Q:スリッパークラッチの採用により、不意にエンジンが停止することもあるオフロードにおいて、とっさにクラッチを繋ぎ直すいわゆる「押し掛け」ができなくなっているということはないか。

A:テスト済み。押し掛けも可能。

Q:LEDヘッドライトは、数値上は明るさを確保できていても実際には明るく感じないことも多い。従来型はオフ車らしからぬ明るいヘッドライトが魅力的だったが、新型のLEDは大丈夫か。

A:そういった意見は把握しているため、数値だけにこだわらず徹底した実走テストを繰り返した。

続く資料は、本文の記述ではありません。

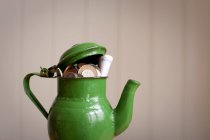 Money placed in teapot — Stock Photo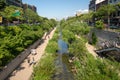 People walking on paths along an urban creek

感覚的な明るさは一点の光量だけではなく均一な明るさが重要で、また周辺部もぼんやりと明るい領域を持たせることで感じられるもののようで、そのためレンズ内のカットを縦に配置し、従来型以上の光量はもちろんのこと、幅広い配光とすることで感覚的・直感的な明るさもしっかりと確保した。

Q:CRF250Lはバリュープライスも魅力の一つ。新型の価格設定はどうか。

A:従来型比では多少の値上げはしているものの、今回のモデルチェンジの内容と照らし合わせれば、価格価値的には十分バリューと思ってもらえるのではないか。

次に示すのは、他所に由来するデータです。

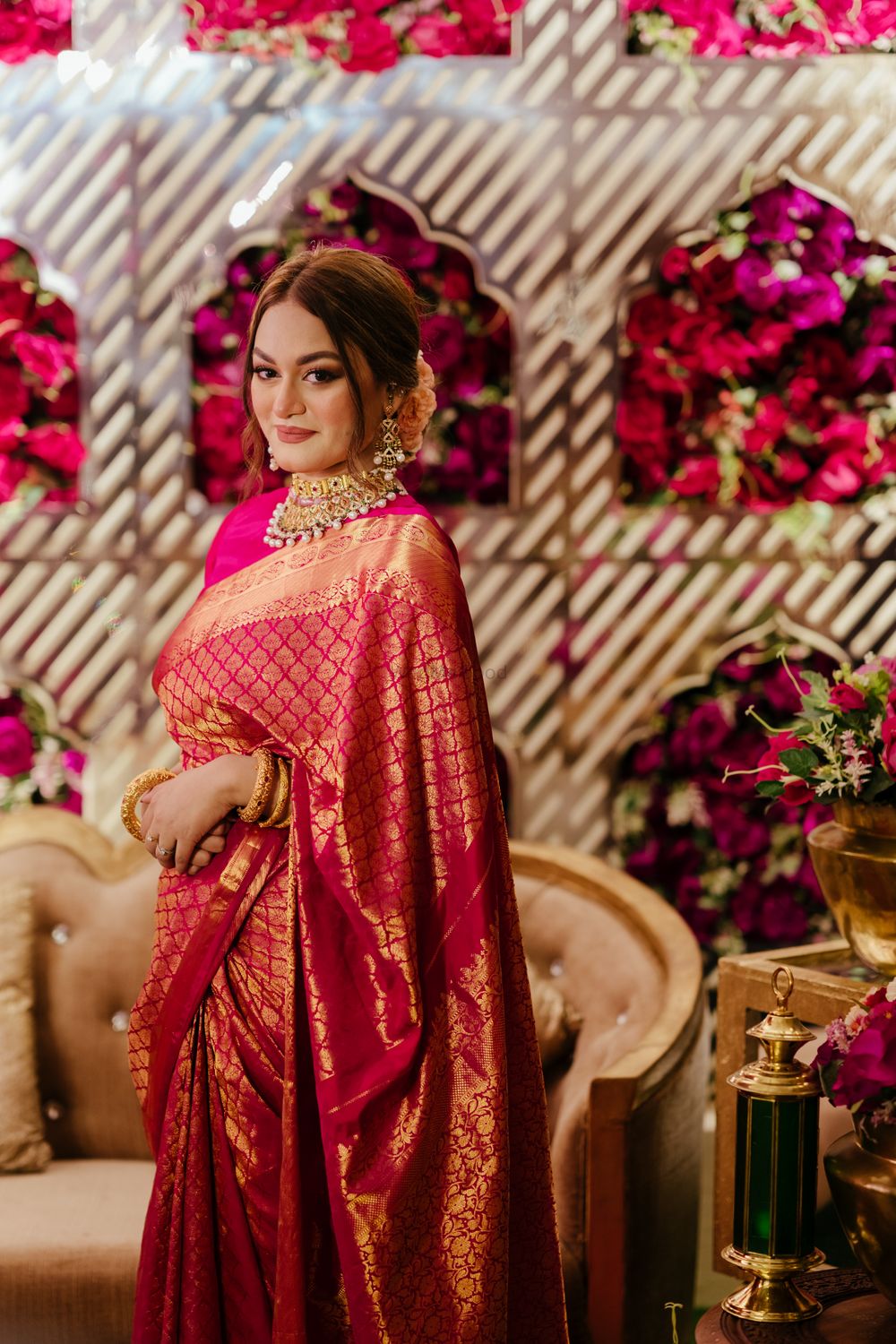 Photo of Bride in a pink and gold silk saree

 以上、まずは技術説明会及び簡単なオンラインインタビューから得た新型CRF250L速報である。1月下旬ごろまでには試乗を含めた詳細レポートもできる予定のため、追記事に期待してほしい。
 

CRF250L。全体の印象を大きく引き締めたフロントマスクは、先行販売されていたCRF450Lのイメージ。先代よりもコンパクトで110g軽量化したほか、LEDとなったライトは数値上だけでなく、実際にライダーにとって直感的に明るく「感じる」ようテストを重ねたという。
CRF250L。リムがブラックとなったことで引き締まった印象になったフロント周りは、タイヤをこれまでの3.00-21から80/100-21へと変更。φ43mmのインナーチューブをもつ倒立フロントフォークは260mmへとストロークを伸ばしている。

 

CRF250L。使い勝手を考慮し荷掛けフックも装備。ストリートユースでは特に重宝する、独立タイプのヘルメットホルダーを備えるのも嬉しいポイント。
CRF250L。先代にも備わっていた車体左側の小物入れは、デザインをよりギアらしく洗練させ引き続き採用。なおフレーム幅が先代よりも細くなったことで、跨った部分はさらに細くなり足つきは向上しているはずだ。

 

CRF250L。ウインカーは新たにLEDを採用し、ここでも軽量化を果たしている。マフラーはEURO4に対応すると共にパワーアップに貢献する各種変更が加えられ、エキパイ部は軽量化も果たしている。

 

CRF250RALLY。先代からLEDを採用していたRALLYの特徴的なフロントマスクは継承。LEDウインカーの採用で軽量化をしている。なお隠れて見えないが、フォークを支えるボトムブリッヂもアルミ化され、見えないところで軽量化を進めている。
CRF250RALLY。RALLYのハンドルのバーエンドにはウエイトを設定し振動を軽減。グリップヒーターやアクセサリーソケットに加え、キャリアやトップボックスといったツーリング向けの純正オプションも用意する。

 

CRF250RALLY。ポジティブ液晶メーターは速度表示を大型化し見やすくなった。その他ギアポジションや平均燃費計、平均速度など多機能。ラリーでは先代同様カウルマウントとなり、視認性も良さそうだ。
CRF250RALLY。ラリーマシンイメージで、より長距離ツーリングなどに対応するCRF250RALLYは、新たに12.8Lタンクを装備。航続距離を先代よりも100kmほど伸ばしている。シートもより幅と厚みを持たせ、また防振対策も取られ快適な長距離ライドをサポートする。